00:21:49.000 I haven't done ayahuasca, but I've done the active ingredient in ayahuasca many times.
00:21:54.000 It's dimethyltryptamine, and it's more potent in the form that I've done it in.
00:21:57.000 It's a shorter-lasting, much more potent experience.
00:22:03.000 Undeniably phenomenal.
00:22:04.000 Really?
00:22:05.000 It's very crazy.
00:22:06.000 It's impossible to describe.
00:22:08.000 I would throw some words around and do my best, but it won't work.
00:22:12.000 Right.
00:22:13.000 The trip itself, what's really bizarre, there's a lot of really bizarre aspects of it.
00:22:18.000 One of the things that's really bizarre is the feeling that you've been there before.
00:22:22.000 And the speculation, and Terence McKenna talked about this pretty much in depth, one of the speculations is that when you're in REM sleep, you're experiencing some form of dimethyltryptamine.
00:22:35.000 In that your brain, your liver, they know for a fact that it's produced by your liver and your lungs.
00:22:41.000 And now they know, there used to be anecdotal evidence that it was produced by the pineal gland, which is, of course, the third eye.
00:22:47.000 In reptiles, certain reptiles, it actually has a retina.
00:22:50.000 I mean, it literally is in the center of your head where the Eastern mysticism third eye exists.
00:22:56.000 Now they know that in rats...
00:22:58.000 Because of the Cottonwood Research Foundation, which is something that Dr. Rick Strassman, who was the guy who wrote the book DMT, the spirit molecule, he was the guy who got the first federally approved tests done on dimethyltryptamine clinical trials.
00:23:14.000 And it's an amazing book, really, really fascinating.

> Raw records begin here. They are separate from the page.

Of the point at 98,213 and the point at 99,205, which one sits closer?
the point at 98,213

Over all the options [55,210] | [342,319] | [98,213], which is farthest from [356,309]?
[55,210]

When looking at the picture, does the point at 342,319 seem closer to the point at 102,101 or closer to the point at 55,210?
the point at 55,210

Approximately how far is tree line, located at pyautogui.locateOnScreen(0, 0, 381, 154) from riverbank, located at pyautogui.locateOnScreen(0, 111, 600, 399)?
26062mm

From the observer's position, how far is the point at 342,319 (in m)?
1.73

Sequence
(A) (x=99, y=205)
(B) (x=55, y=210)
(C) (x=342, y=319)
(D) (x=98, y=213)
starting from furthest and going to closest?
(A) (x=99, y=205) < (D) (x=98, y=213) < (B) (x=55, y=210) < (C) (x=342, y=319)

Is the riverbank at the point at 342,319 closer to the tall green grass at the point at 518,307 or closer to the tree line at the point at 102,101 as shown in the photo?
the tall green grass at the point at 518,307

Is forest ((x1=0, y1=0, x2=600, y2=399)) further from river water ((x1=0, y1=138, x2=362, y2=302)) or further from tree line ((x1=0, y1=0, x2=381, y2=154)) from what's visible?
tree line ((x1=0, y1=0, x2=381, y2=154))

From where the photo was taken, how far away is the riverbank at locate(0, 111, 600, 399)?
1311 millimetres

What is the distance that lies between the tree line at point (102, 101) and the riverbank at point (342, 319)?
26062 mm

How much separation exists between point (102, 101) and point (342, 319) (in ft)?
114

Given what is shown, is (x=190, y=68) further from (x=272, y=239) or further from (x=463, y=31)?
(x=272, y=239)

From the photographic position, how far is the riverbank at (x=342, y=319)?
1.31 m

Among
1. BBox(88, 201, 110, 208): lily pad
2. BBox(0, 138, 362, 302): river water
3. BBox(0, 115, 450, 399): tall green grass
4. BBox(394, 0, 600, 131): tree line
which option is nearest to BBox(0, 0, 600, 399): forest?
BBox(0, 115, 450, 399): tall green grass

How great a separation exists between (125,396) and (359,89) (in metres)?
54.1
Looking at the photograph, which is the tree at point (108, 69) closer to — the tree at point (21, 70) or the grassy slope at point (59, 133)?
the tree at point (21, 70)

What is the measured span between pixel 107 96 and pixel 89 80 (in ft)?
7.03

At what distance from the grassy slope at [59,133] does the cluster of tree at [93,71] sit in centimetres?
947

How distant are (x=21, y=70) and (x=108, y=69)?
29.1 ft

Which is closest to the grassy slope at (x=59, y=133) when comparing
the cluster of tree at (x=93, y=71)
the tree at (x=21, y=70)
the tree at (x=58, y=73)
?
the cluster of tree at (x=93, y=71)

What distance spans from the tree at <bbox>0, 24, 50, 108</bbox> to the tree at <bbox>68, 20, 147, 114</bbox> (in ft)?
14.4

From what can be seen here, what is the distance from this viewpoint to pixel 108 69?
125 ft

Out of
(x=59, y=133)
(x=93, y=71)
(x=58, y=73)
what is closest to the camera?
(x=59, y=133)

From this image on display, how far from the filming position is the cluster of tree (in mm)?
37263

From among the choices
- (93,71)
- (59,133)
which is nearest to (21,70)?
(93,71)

00:23:17.000 And he was a part of this Cottonwood Research Foundation, and they've now proven that in live rats, the pineal gland produces DMT. Obviously that doesn't produce it in people, but it's very hopeful.
00:23:30.000 Well, they're mammals.
00:23:31.000 Yeah.
00:23:32.000 And again, if the molecular lock and key mechanism is set up in the brain already for this external drug to work, there must be something like that already that's in the brain that evolved for some reason, presumably.
00:23:43.000 Are you aware of the correlation between this and Moses' burning bush?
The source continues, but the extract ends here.